2. 28 Şubat 2015 tarihinde Sayın Erdoğan Cumhurbaşkanı’ydı, aynı hükümette birlikte çalışmıyorduk ve televizyondaki açıklamamda da bu konuyu kendisiyle birebir görüşmediğimi ifade etmiştim. Kendileri Mart 2015 tarihinde bu konuyla ilgili hükümetimizi suçlamış, ben de bu mülakattaki sözlerimi o tarihlerde de ifade etmiştim.
3. Dolmabahçe görüşmesinde yer alan 3 değerli arkadaşımız Sayın Cumhurbaşkanı’nın ikaz ve itirazlarına rağmen böyle bir fotoğraf vermişlerse, bu büyük suçu işlemiş olanlar niye hükümetimizde bakan olarak taltif edilmiş olsunlar? Benim tanıyabildiğim kadarıyla Sayın Cumhurbaşkanı, temel değerlerimiz konusunda ve önemli siyasi konularda yanlış yapanları, ki ben de pek çoğuna bizzat şahitim, siyaseten affetmez, siyasi hayatlarını sonlandırırdı.”
“SAMİMİYETSİZ KİŞİLERİN TAHRİKİ İLE HAREKET ETMEYİN”

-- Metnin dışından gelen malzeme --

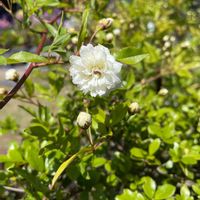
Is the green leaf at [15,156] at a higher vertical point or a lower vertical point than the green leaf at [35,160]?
lower

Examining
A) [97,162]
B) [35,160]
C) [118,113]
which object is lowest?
→ [97,162]

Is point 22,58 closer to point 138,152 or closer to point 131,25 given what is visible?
point 138,152

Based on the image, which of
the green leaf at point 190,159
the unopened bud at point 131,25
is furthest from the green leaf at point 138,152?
the unopened bud at point 131,25

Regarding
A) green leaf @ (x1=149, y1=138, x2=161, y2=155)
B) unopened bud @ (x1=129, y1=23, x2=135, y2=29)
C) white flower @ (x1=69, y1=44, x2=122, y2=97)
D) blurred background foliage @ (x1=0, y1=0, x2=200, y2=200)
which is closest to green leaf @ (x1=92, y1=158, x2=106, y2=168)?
blurred background foliage @ (x1=0, y1=0, x2=200, y2=200)

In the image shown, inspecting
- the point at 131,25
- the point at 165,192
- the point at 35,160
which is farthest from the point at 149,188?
the point at 131,25

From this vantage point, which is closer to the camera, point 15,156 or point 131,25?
point 15,156

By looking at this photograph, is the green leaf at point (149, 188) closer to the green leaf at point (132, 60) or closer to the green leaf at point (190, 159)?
the green leaf at point (190, 159)

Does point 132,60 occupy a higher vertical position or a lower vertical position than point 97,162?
higher

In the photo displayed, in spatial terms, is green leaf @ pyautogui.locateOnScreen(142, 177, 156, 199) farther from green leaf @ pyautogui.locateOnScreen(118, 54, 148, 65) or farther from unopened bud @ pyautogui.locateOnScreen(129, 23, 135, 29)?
unopened bud @ pyautogui.locateOnScreen(129, 23, 135, 29)

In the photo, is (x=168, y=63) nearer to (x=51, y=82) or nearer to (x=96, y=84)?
(x=51, y=82)
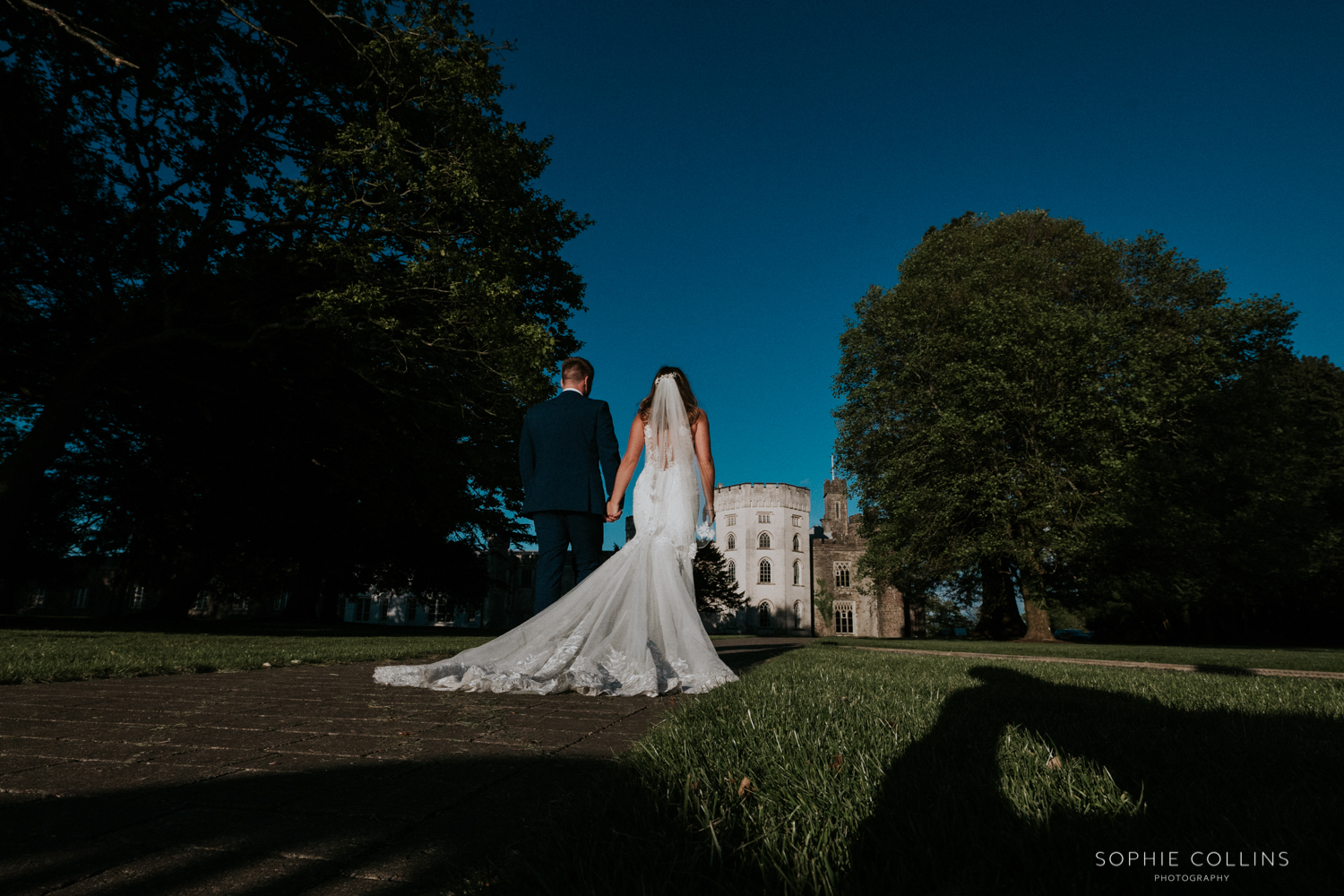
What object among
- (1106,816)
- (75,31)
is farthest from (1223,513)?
(75,31)

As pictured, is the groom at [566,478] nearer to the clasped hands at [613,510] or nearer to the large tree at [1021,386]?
the clasped hands at [613,510]

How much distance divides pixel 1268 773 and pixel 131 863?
2744 mm

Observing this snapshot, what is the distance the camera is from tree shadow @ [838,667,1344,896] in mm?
1158

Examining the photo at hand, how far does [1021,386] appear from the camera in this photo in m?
16.9

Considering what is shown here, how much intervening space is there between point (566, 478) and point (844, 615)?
51.3 metres

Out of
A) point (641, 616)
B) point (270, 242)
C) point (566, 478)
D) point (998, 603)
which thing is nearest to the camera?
point (641, 616)

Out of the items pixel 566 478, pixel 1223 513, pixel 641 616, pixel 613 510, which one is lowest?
pixel 641 616

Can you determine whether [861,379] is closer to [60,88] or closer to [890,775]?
[60,88]

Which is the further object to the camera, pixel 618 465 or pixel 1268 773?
pixel 618 465

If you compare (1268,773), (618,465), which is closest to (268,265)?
(618,465)

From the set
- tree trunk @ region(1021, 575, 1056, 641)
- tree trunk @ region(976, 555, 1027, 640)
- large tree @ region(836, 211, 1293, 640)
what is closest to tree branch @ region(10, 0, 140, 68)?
large tree @ region(836, 211, 1293, 640)

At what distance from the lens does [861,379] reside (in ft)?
72.8

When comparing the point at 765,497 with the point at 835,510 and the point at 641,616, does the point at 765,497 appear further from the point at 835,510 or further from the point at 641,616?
the point at 641,616

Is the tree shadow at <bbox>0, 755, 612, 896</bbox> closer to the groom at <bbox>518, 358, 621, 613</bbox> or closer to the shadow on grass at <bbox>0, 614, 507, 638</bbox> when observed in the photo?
the groom at <bbox>518, 358, 621, 613</bbox>
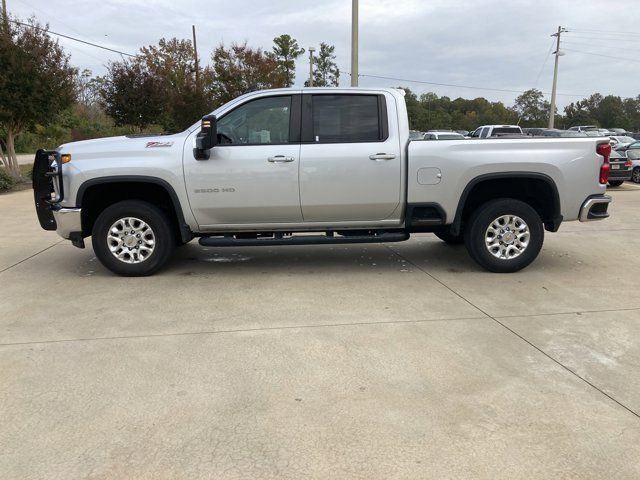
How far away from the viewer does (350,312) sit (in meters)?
4.94

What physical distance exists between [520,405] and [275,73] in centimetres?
2789

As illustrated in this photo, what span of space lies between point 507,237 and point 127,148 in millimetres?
4445

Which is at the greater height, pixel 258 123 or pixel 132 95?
pixel 132 95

“Demek ki Sayın Cumhurbaşkanı, bu 3 arkadaşımız için, engin hoşgörüsünü ve bağışlama yetkisini kullanmış. Bu konudaki son sözüm şudur Sayın Cumhurbaşkanı’nın, Sayın Yalçın Akdoğan’nı ne kadar çok sevdiğini ve güvendiğini bildiğim için, Dolmabahçe görüşmesi ve detaylarına dair tüm bildiklerimi tarih huzurunda Sayın Yalçın Akdoğan’ nın namusuna emanet ediyorum. Sayın Cumhurbaşkan’ım, Zat-ı alinizle 30 yıllı aşkın dava arkadaşlığımız ve dostluğumuz var. Sevgiyle, dayanışma ve sabırla, çile çekip, bedeller ödeyerek bugünlere geldik. Siz benim rahmetli annemin 5. oğluydunuz. Evlatlarım rahmetli Mehmet Fatih, Ayşenur ve Mücahid’in Tayyip amcasıydınız. Bütün ağabeylerim sizi benden çok daha fazla severdi. Ben, sizlerle birlikte olduğum süre içinde nefsime çok ağır gelen şeylere davam ve partim adına, zatınıza büyük bir hüsn-ü zan ve lidere itimat düsturu ile sabrettim. Sizin yükünüzü paylaşmaya, her türlü zorlukta yardımcı olmaya ve gizli açık tehlikelerden de korumaya çalıştım. Siz de lütfen bu sevgi ve dava arkadaşlığı adına, en azından geçmiş günlerin hatırına nefsinize uyarak samimiyetsiz kişilerin tahriki ile hareket etmeyin. Bu ifadelerim, kesinlikle zatımla ilgili değil, milletim adına bir ricadır.”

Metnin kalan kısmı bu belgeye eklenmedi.